▶ PASSAGE GIVEN:
* * * * * * *
Too Many Mirrors

Recently the Wall Street Journal had a trend-spotting story declaring the return of the preppy. The evidence for this? A list of consumer goods that have been heavily marketed recently and some quotes from fashion industry flacks. If a retailer or an industry analyst proclaims an important trend, then it must really be happening. This particular article cites these noted and disinterested experts: John Murray, co-owner of Murray’s Toggery Shop, rap-video director Julien “Little X” Lutz (who proclaims “Hip-hop is rapping about money and power and women, which is perfect for preps”), and Susanna Salk, the author of A Privileged Life: Celebrating WASP Style.

I point this article out not because I have some gripe about preppy fashion; in fact, if it were possible to divorce it from its ostentation, I’d be inclined to endorse it for its bland uniformity. But no fashion can be separated from its signaling function to be taken at face value, for the specific design of the clothes. The specifics of what the clothes look like, and the particular subject of trend stories generally, is virtually irrelevant, almost a red herring, masking the more essential purpose of promulgating the overriding importance of an abstract notion of style.
* * * * * * *
▶ REQUIRED WORK:
#1 Please copy the essay on preppy fashion word for word, from "I point this" up to and including "notion of style.".
#2 Resume the essay on preppy fashion, starting right after its last sentence.
The material after this point is separate from the essay on preppy fashion.

(Rows of spatial query data)
* * * * * * *
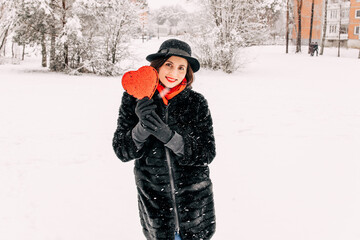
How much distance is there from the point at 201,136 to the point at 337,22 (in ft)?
177

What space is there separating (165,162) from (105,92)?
11196 mm

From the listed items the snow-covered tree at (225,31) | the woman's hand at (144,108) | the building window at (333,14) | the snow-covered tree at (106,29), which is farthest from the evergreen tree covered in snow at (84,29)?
the building window at (333,14)

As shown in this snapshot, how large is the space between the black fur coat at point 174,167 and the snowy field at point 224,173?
1.54 m

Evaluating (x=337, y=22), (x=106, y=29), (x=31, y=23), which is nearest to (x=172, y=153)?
(x=106, y=29)

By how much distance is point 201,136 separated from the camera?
76.7 inches

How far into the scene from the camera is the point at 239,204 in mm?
4027

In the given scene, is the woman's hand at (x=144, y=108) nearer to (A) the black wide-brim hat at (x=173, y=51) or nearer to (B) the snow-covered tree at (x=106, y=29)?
(A) the black wide-brim hat at (x=173, y=51)

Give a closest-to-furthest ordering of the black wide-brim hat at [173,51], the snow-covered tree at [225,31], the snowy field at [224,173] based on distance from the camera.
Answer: the black wide-brim hat at [173,51] < the snowy field at [224,173] < the snow-covered tree at [225,31]

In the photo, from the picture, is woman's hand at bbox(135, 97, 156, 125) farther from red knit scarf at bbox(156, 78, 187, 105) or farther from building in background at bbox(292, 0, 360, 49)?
building in background at bbox(292, 0, 360, 49)

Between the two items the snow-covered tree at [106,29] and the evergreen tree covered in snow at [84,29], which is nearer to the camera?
the evergreen tree covered in snow at [84,29]

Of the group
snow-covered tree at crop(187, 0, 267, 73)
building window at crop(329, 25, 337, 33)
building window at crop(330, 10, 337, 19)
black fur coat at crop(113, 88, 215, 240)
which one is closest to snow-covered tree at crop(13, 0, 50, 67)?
snow-covered tree at crop(187, 0, 267, 73)

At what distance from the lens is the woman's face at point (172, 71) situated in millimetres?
1888

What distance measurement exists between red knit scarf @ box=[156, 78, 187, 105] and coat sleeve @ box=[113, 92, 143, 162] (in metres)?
0.17

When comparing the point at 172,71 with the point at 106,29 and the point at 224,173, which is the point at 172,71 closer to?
the point at 224,173
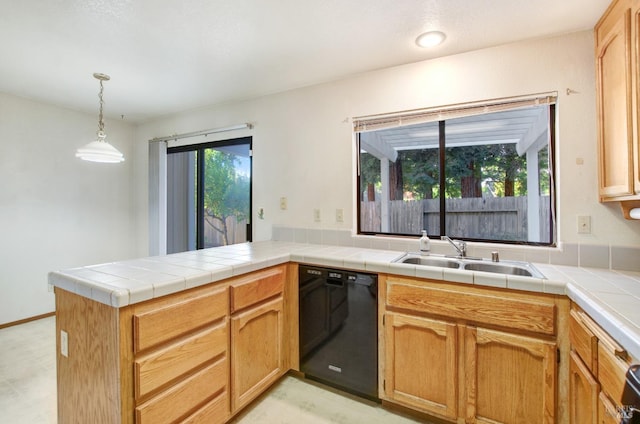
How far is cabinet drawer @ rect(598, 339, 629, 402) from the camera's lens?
37.0 inches

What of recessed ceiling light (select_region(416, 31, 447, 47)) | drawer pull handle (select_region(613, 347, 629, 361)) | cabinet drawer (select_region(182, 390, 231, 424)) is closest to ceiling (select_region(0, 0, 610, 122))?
recessed ceiling light (select_region(416, 31, 447, 47))

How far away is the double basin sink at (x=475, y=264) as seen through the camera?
5.82 feet

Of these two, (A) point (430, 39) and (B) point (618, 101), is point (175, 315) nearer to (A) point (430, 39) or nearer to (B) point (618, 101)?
(A) point (430, 39)

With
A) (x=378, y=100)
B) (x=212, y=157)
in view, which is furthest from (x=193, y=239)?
(x=378, y=100)

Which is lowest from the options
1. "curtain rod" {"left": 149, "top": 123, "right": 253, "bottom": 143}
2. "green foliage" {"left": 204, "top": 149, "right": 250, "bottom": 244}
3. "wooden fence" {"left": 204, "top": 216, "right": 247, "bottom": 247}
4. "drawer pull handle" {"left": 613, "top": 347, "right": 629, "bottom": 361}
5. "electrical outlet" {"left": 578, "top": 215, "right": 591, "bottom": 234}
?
"drawer pull handle" {"left": 613, "top": 347, "right": 629, "bottom": 361}

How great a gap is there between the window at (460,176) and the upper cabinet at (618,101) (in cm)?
45

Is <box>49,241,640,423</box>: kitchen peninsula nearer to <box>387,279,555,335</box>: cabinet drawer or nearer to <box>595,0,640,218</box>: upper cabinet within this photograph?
<box>387,279,555,335</box>: cabinet drawer

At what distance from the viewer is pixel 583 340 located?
122cm

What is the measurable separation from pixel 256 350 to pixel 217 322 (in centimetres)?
42

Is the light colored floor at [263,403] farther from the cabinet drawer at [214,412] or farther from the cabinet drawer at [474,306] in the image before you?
the cabinet drawer at [474,306]

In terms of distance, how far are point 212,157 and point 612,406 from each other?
373cm

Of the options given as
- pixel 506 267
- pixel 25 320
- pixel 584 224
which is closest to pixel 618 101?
pixel 584 224

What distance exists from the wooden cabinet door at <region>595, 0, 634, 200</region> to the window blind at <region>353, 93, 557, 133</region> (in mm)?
277

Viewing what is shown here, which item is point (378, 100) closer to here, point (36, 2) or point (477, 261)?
point (477, 261)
* * * * * * *
▶ RESULTS:
#1
I point this article out not because I have some gripe about preppy fashion; in fact, if it were possible to divorce it from its ostentation, I’d be inclined to endorse it for its bland uniformity. But no fashion can be separated from its signaling function to be taken at face value, for the specific design of the clothes. The specifics of what the clothes look like, and the particular subject of trend stories generally, is virtually irrelevant, almost a red herring, masking the more essential purpose of promulgating the overriding importance of an abstract notion of style.

#2
Style is often described paradoxically enough as an indescribable quality, as something timeless, which is precisely what makes it so useful to the fashion industry. Style can be deployed to mystify the perpetual scheduled changes in fashion that the industry requires, allowing the contradiction of timeless trends to seem altogether natural. It helps explain this otherwise puzzling statement by Salk in the Wall Street Journal article: “Preppy fashion is so iconic now. There’s a nostalgia element to it. It’s certainly a privilege to live in a manner that doesn’t evolve, doesn’t change.” Put aside for a moment the fact that this makes no sense on the face of it: how can something that doesn’t change come in and out of fashion? And it requires no particular economic privilege to adopt a wardrobe that doesn’t change; just put on a gray-flannel suit every day. What it does take to transcend trends is the mental stubbornness to ignore them, to resist the allure of belonging to the zeitgeist, the bonuses of being alive in this particular time.

But perhaps part of the usefulness of living this contradiction is that we may fantasize about transcending the preoccupations of fashion without actually surrendering our involvement with the current cultural conversation. We want to buy a consumer good that can, for instance, evoke enduring preppiness for us, giving us a chance to daydream about summering in Nantucket with Topsy and Skip without having to live out the tedium or the coruscating snobbery. We can revel in the superficial appeal without having to adhere to the constricting traditions. Through nostalgia fashion, you get the thrill of participating in something with an ersatz tradition without actually having to do something as boring as adhere to a rigid code.

By continually pointing to models with “timeless style”, the awkward question of why what was timeless last season has become suddenly dated is circumvented, particularly for those who want to play along with the game, who want to believe that now is the only possible time it could be meaningful to be alive. For us, after all, it is, right? So preppy fashion, like all fashion, offers the opportunity to purchase the illusion of permanence without the rigor that comes with upholding a standard. It sells timelessness as a transient, thrilling experience — the exciting thrill of participation in the present moment and the fleeting sense that this moment is the most important moment and will last forever.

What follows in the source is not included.